"Fit it in at leisure with your other specimens," Sir Christopher recommended.

It did not seem altogether easy to follow this advice—even after reflection.

But there had been other specimens, also not too easy to fit in with one another or with any neat and compact scheme of society, vindicating to complete satisfaction the ways of God to men and of men to one another. No symmetrical pattern emerged. Wherever he looked, life met his enquiring eyes with a baffling but stimulating smile.


[CHAPTER XXXI]

START AND FINISH

Whenever he was at home at the time of the Assizes Lord Swarleigh made a point of inviting the Judge to dinner. He was Lord-Lieutenant of the County, and he considered the attention due from the Military to the Civil Representative of the Crown. The occasion was treated as one of ceremony, and though Sir Christopher, in mercy to the horses and his own patience, refused to drive the six hilly miles which lay between the town and Higham Swarleigh Park in the state carriage, and hired a car, he was in court dress; very refined and aristocratic he looked.

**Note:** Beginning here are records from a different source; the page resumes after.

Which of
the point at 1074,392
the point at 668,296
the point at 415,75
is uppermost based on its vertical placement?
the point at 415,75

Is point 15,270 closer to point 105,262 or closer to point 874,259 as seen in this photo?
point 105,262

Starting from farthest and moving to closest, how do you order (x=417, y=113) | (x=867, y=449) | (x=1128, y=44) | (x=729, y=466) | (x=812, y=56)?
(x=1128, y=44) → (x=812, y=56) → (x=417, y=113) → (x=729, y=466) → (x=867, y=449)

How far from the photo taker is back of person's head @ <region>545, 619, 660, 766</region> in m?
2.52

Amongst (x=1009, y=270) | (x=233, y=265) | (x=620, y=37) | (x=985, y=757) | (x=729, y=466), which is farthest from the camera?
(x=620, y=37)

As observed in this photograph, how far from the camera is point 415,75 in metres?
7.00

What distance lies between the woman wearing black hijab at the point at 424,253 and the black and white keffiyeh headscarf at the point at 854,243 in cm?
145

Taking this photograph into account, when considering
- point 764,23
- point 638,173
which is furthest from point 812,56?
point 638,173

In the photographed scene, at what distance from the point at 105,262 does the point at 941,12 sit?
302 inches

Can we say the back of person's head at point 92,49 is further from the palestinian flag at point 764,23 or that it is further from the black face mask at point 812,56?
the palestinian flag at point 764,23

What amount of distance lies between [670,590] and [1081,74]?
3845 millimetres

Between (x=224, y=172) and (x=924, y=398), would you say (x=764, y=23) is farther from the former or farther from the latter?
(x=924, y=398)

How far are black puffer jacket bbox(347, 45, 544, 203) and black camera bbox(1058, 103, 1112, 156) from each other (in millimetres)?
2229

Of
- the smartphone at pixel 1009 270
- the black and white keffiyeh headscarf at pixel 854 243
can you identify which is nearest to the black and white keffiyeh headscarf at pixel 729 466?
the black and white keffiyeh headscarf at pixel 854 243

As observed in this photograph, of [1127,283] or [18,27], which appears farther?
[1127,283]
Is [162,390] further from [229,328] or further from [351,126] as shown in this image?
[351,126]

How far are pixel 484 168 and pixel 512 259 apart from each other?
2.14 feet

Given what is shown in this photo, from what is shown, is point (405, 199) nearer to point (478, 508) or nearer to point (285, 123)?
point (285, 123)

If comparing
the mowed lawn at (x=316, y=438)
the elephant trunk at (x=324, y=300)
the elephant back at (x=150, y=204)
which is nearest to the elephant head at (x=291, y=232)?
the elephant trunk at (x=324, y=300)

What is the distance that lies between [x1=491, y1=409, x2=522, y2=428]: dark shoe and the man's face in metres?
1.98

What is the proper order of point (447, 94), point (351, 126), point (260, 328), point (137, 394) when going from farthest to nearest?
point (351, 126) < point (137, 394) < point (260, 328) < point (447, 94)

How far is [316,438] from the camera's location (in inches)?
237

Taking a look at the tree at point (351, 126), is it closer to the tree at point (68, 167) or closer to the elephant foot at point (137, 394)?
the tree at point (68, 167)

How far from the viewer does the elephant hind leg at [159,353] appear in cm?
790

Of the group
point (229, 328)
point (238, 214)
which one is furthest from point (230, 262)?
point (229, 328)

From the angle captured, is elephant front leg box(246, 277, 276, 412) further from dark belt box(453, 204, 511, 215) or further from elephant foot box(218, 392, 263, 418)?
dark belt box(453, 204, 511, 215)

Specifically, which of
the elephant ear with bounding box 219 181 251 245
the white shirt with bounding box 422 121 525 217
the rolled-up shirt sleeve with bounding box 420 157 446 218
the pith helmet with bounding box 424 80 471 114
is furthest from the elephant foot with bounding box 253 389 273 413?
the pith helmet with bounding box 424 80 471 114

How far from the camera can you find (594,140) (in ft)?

"It's an enormous house, but distinctly ugly," he told the Marshal as they drove along. "But they've got a lot of fine things, and they're nice people. You'll enjoy yourself, I think."

Presently the great house came dimly into view, its outline picked out by the lights in the windows. It might be ugly; it was certainly huge; it seemed to squat on the country-side like a mighty toad. It had a tremendous air of solidity, of permanence, of having been there from the beginning of time, and of meaning to stay till the end, of being part of the eternal order of things—rather like a secular cathedral, with powdered footmen for beadles, and a groom of the chambers for chief verger.

With courtly punctilio the Lord-Lieutenant received his guest on the threshold, and himself led him to the State drawing-room, where her Ladyship was waiting. The Marshal followed behind, rather nervous, not knowing exactly what his part might be in these dignified proceedings. The Lord-Lieutenant was in full fig too, and several of the men in uniform; the ladies were very sumptuous; the Bishop of the diocese in his violet coat was a good touch in the picture. Behind the hostess, as she received them, hung a full-length portrait of His Majesty King George the Fourth of happy memory, arrayed in the robes of the Garter; His Majesty too was decorative, though in a more florid manner than the Bishop.